**Your objective:**
Could you set down exactly the lines in the records below between the line holding "stock photo of" and the line holding "Awesome Padded Wall", inclusive?

**Records supplied:**
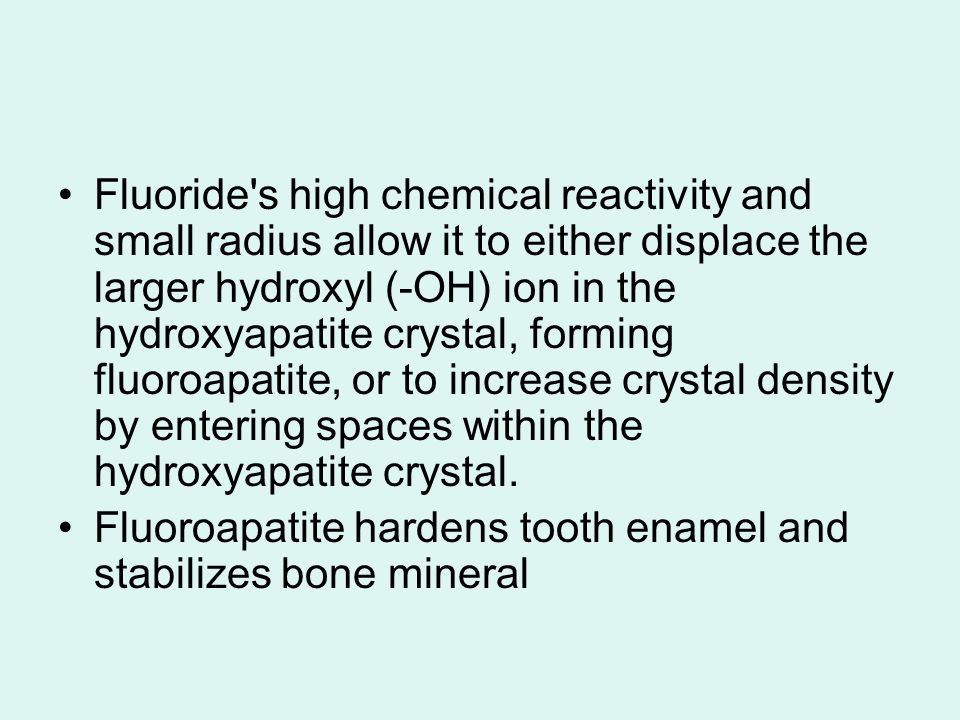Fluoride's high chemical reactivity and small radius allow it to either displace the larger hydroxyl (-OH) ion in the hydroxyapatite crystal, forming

...

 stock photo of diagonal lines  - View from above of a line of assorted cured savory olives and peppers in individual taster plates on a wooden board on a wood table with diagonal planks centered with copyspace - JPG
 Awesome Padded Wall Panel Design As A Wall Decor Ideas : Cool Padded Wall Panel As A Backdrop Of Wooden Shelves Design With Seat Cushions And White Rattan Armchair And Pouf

**Output of the task:**
 stock photo of diagonal lines  - View from above of a line of assorted cured savory olives and peppers in individual taster plates on a wooden board on a wood table with diagonal planks centered with copyspace - JPG
 Awesome Padded Wall Panel Design As A Wall Decor Ideas : Cool Padded Wall Panel As A Backdrop Of Wooden Shelves Design With Seat Cushions And White Rattan Armchair And Pouf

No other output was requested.